我如何从十六进制字符串创建一个UIColor ?

我如何从十六进制字符串格式创建一个UIColor,如#00FF00?

当前回答

我为它创建了一个便利的init:

extension UIColor {
convenience init(hex: String, alpha: CGFloat)
{
    let redH = CGFloat(strtoul(hex.substringToIndex(advance(hex.startIndex,2)), nil, 16))
    let greenH = CGFloat(strtoul(hex.substringWithRange(Range<String.Index>(start: advance(hex.startIndex, 2), end: advance(hex.startIndex, 4))), nil, 16))
    let blueH = CGFloat(strtoul(hex.substringFromIndex(advance(hex.startIndex,4)), nil, 16))

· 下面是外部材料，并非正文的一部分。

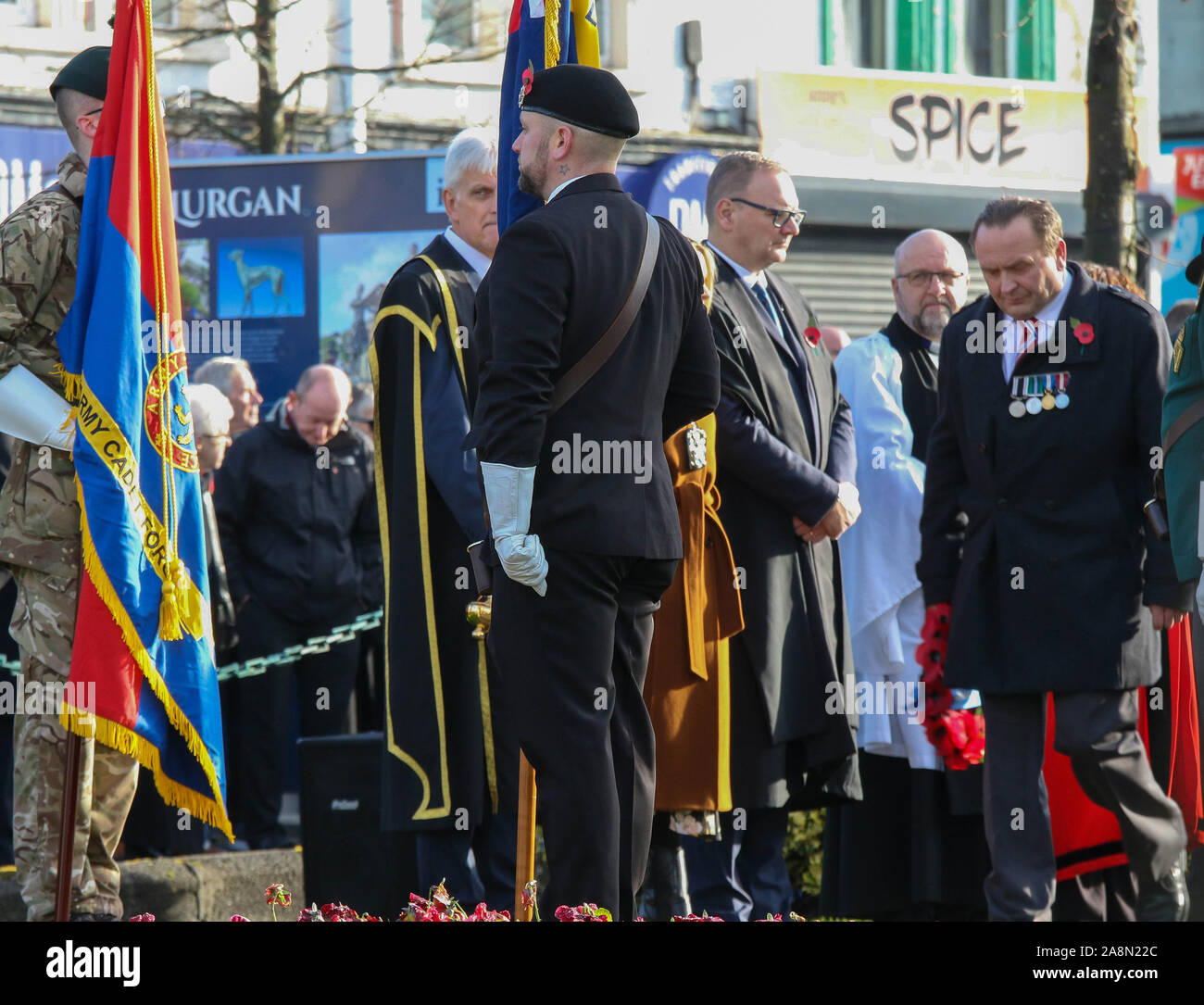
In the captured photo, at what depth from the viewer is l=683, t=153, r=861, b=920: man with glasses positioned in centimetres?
588

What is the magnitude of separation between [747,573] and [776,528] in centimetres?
17

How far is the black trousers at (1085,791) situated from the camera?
566 centimetres

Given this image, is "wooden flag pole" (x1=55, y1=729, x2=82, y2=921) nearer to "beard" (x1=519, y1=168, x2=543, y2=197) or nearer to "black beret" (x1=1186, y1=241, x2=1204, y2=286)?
"beard" (x1=519, y1=168, x2=543, y2=197)

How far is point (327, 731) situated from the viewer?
8.95 meters

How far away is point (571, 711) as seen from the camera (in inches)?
177

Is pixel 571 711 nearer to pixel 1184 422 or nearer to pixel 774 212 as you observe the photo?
pixel 1184 422

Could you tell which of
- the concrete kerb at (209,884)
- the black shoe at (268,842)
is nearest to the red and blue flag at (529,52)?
the concrete kerb at (209,884)

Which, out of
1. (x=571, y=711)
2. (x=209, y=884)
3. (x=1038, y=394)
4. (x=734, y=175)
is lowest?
(x=209, y=884)

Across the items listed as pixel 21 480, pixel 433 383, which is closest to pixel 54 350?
pixel 21 480

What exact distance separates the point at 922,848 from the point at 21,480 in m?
3.23

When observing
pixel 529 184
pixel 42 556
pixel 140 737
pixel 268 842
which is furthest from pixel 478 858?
pixel 268 842
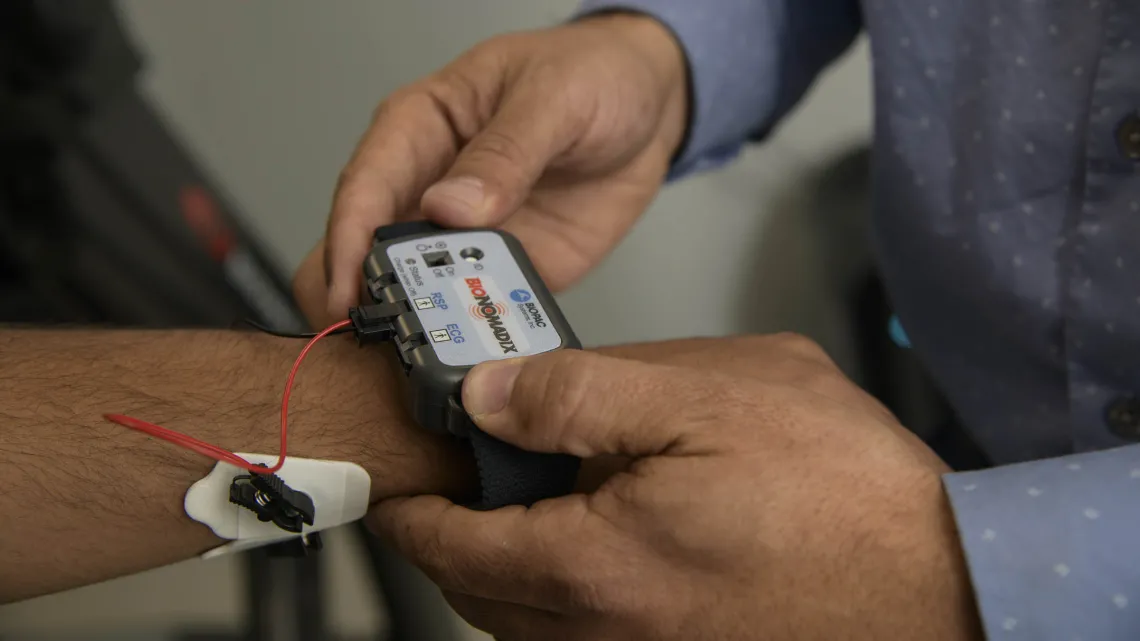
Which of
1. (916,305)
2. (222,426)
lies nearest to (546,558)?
(222,426)

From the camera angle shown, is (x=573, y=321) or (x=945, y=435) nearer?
(x=945, y=435)

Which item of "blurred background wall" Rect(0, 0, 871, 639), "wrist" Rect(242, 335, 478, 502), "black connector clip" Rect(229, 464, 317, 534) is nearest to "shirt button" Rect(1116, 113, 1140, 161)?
"wrist" Rect(242, 335, 478, 502)

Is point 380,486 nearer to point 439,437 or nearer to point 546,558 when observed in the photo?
point 439,437

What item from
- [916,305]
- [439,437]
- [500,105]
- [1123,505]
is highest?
[500,105]

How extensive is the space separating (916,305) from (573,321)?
0.72 m

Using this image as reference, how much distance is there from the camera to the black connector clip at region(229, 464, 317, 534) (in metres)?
0.52

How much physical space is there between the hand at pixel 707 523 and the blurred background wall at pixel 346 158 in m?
0.96

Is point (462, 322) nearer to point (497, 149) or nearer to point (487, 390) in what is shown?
point (487, 390)

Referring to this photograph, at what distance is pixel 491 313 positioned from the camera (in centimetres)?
57

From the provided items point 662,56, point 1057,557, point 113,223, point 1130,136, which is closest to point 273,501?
point 1057,557

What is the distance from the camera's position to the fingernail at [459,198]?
2.11 ft

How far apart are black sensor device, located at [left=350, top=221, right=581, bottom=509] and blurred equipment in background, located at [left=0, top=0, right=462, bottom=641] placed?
0.50 m

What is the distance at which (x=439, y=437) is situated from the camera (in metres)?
0.61

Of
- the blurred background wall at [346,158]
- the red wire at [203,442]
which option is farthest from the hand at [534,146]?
the blurred background wall at [346,158]
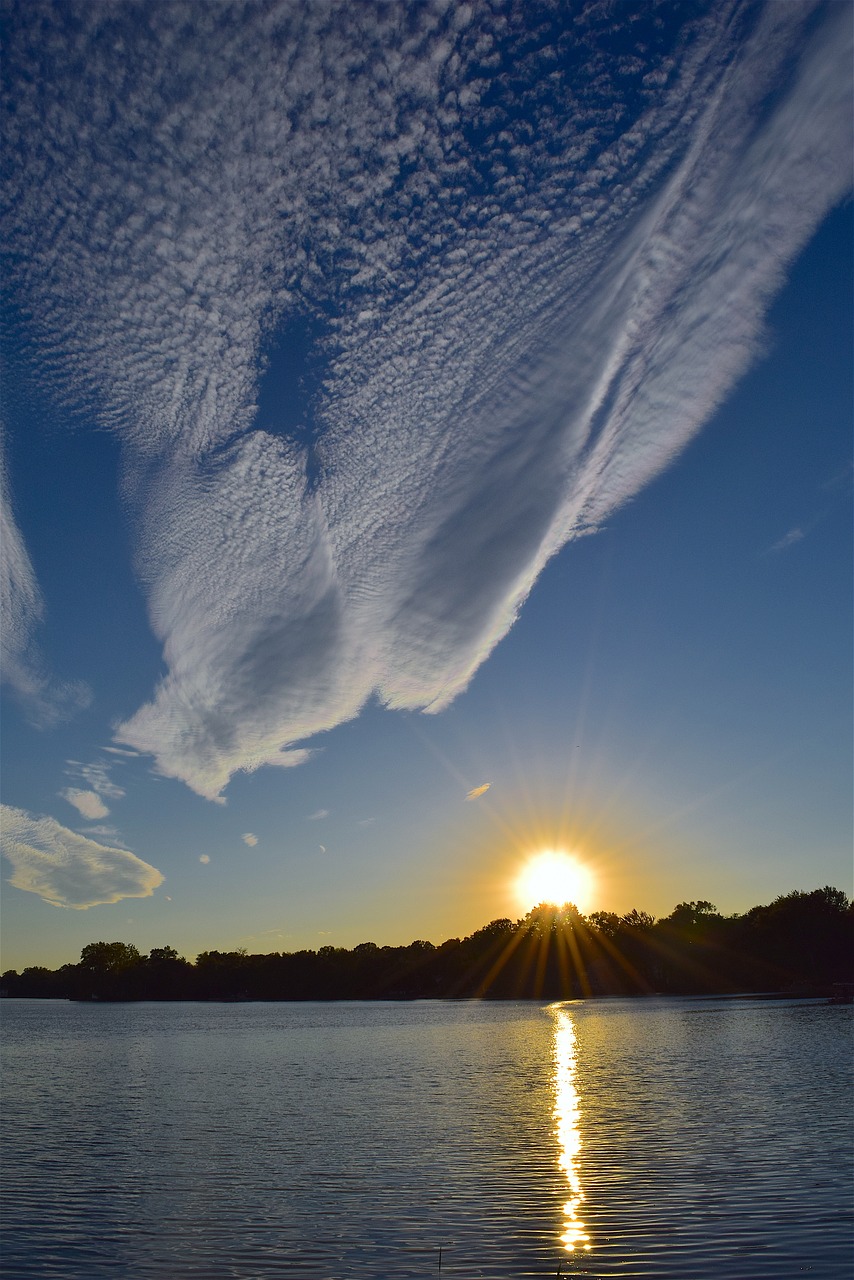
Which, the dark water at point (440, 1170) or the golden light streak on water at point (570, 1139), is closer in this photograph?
the dark water at point (440, 1170)

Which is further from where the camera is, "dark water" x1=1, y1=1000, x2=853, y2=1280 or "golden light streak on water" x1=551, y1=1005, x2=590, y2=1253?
"golden light streak on water" x1=551, y1=1005, x2=590, y2=1253

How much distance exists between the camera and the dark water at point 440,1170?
1914cm

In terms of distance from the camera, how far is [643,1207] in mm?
21812

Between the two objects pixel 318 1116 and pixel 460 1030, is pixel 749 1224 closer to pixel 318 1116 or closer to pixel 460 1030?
pixel 318 1116

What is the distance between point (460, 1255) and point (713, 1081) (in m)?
32.8

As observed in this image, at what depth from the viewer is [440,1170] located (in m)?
27.5

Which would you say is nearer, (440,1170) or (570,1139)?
(440,1170)

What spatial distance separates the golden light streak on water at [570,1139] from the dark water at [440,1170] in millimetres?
125

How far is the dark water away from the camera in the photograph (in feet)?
62.8

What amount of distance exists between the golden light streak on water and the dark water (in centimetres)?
13

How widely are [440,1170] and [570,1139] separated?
6.61 meters

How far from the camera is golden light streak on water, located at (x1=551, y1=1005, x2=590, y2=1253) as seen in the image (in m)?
19.8

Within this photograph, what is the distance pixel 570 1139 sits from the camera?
104 ft

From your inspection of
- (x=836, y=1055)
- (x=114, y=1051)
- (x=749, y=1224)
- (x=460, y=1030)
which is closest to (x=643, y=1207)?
(x=749, y=1224)
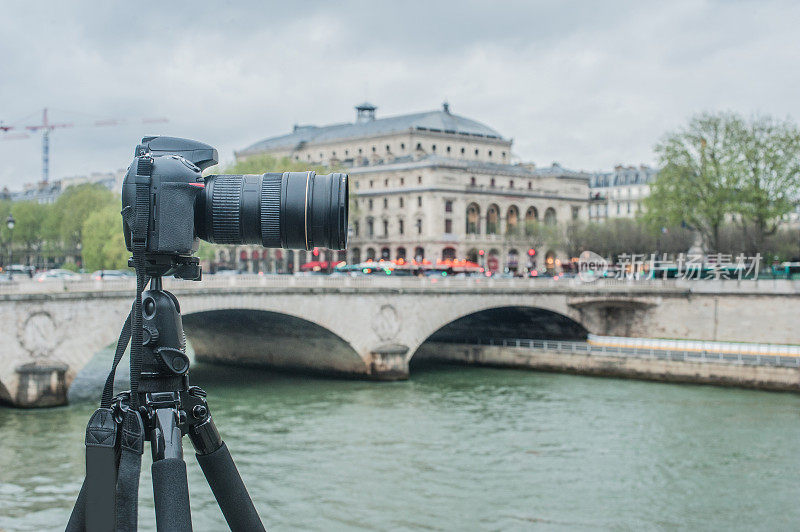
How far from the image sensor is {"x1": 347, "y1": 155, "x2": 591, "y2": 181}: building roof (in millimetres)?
86812

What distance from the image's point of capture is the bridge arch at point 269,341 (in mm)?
39438

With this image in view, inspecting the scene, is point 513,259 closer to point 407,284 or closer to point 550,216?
point 550,216

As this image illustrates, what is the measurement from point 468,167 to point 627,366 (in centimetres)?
5038

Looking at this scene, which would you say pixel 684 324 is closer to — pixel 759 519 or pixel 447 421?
pixel 447 421

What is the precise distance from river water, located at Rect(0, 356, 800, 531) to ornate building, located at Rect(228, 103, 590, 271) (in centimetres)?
4906

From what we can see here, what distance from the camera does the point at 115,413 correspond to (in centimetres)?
390

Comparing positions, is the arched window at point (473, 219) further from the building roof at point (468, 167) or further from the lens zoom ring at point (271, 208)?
the lens zoom ring at point (271, 208)

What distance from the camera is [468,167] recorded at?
88.0m

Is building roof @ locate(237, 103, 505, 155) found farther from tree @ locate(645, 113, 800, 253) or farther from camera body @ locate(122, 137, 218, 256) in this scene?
camera body @ locate(122, 137, 218, 256)

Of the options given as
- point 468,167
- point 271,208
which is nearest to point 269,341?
point 271,208

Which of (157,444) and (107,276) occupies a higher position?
(107,276)

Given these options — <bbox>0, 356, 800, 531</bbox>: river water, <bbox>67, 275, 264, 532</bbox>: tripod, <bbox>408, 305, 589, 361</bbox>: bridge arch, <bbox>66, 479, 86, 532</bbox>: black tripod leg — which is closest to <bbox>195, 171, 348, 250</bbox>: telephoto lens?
<bbox>67, 275, 264, 532</bbox>: tripod

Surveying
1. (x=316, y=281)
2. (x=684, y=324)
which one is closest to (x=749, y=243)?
(x=684, y=324)

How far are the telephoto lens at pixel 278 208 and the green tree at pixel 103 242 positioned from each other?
58.4 meters
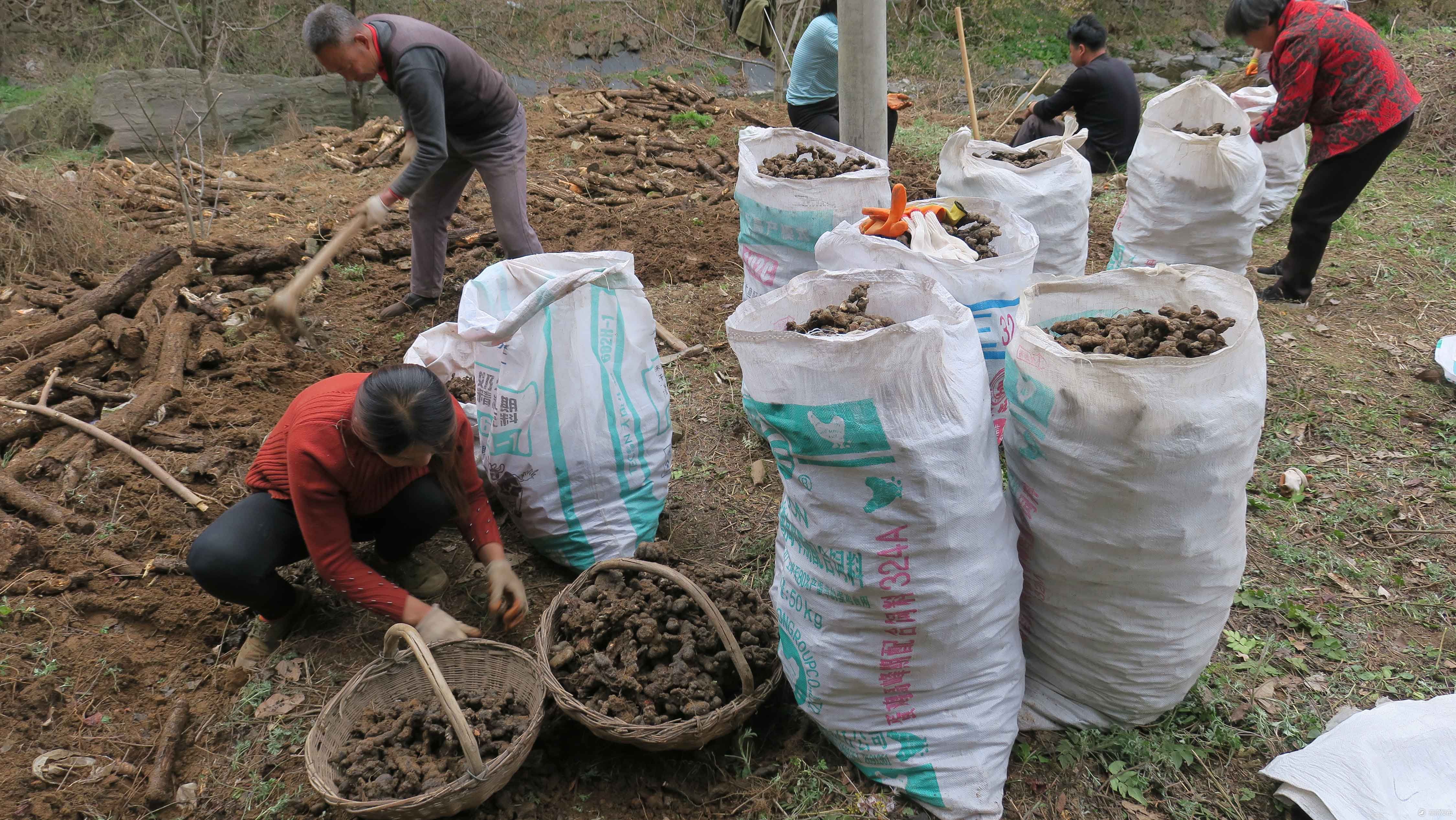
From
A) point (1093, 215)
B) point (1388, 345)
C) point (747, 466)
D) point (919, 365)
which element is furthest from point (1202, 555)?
point (1093, 215)

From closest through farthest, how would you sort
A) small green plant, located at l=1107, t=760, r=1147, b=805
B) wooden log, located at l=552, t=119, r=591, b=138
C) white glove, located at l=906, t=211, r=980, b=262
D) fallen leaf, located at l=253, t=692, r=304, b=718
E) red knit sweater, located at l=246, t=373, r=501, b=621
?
small green plant, located at l=1107, t=760, r=1147, b=805 < red knit sweater, located at l=246, t=373, r=501, b=621 < fallen leaf, located at l=253, t=692, r=304, b=718 < white glove, located at l=906, t=211, r=980, b=262 < wooden log, located at l=552, t=119, r=591, b=138

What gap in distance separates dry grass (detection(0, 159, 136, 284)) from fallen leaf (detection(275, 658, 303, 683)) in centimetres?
366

    self.init(red: redH/255, green: greenH/255, blue: blueH/255, alpha: alpha)
}
}

然后你可以在项目的任何地方创建一个UIColor,就像这样:

UIColor(hex: "ffe3c8", alpha: 1)

希望这对你有所帮助……

2015-07-19 00:56:15

其他回答

有cocoapod支持,这很好

https://github.com/mRs-/HexColors

// with hash
NSColor *colorWithHex = [NSColor colorWithHexString:@"#ff8942" alpha:1];

// wihtout hash
NSColor *secondColorWithHex = [NSColor colorWithHexString:@"ff8942" alpha:1];

// short handling
NSColor *shortColorWithHex = [NSColor colorWithHexString:@"fff" alpha:1]
2013-11-10 10:22:57

另一个实现允许字符串“FFF”或“FFFFFF”,并使用alpha:

+ (UIColor *) colorFromHexString:(NSString *)hexString alpha: (CGFloat)alpha{
    NSString *cleanString = [hexString stringByReplacingOccurrencesOfString:@"#" withString:@""];
    if([cleanString length] == 3) {
        cleanString = [NSString stringWithFormat:@"%@%@%@%@%@%@",
                       [cleanString substringWithRange:NSMakeRange(0, 1)],[cleanString substringWithRange:NSMakeRange(0, 1)],
                       [cleanString substringWithRange:NSMakeRange(1, 1)],[cleanString substringWithRange:NSMakeRange(1, 1)],
                       [cleanString substringWithRange:NSMakeRange(2, 1)],[cleanString substringWithRange:NSMakeRange(2, 1)]];
    }
    if([cleanString length] == 6) {
        cleanString = [cleanString stringByAppendingString:@"ff"];
    }

    unsigned int baseValue;
    [[NSScanner scannerWithString:cleanString] scanHexInt:&baseValue];

    float red = ((baseValue >> 24) & 0xFF)/255.0f;
    float green = ((baseValue >> 16) & 0xFF)/255.0f;
    float blue = ((baseValue >> 8) & 0xFF)/255.0f;

    return [UIColor colorWithRed:red green:green blue:blue alpha:alpha];
}
2013-06-26 13:42:50

使用Xcode的原生颜色文字功能来轻松地添加十六进制颜色。

在你的代码中输入颜色文字,然后让Xcode自动完成剩下的工作。

颜色选择界面将允许你粘贴十六进制颜色:#FF9300

宏的git差异将显示RGB值而不是十六进制值:

let orange = #colorLiteral(red: 1, green: 0.5763723254, blue: 0, alpha: 1)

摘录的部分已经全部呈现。